═══ Provided records

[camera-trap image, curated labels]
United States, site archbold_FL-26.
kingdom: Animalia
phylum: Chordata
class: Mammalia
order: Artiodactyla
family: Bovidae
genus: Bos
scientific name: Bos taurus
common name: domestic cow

══════

-- Task requirements --
Write the records out once more, word for word.

-- Answer to the exercise --
[camera-trap image, curated labels]
United States, site archbold_FL-26.
kingdom: Animalia
phylum: Chordata
class: Mammalia
order: Artiodactyla
family: Bovidae
genus: Bos
scientific name: Bos taurus
common name: domestic cow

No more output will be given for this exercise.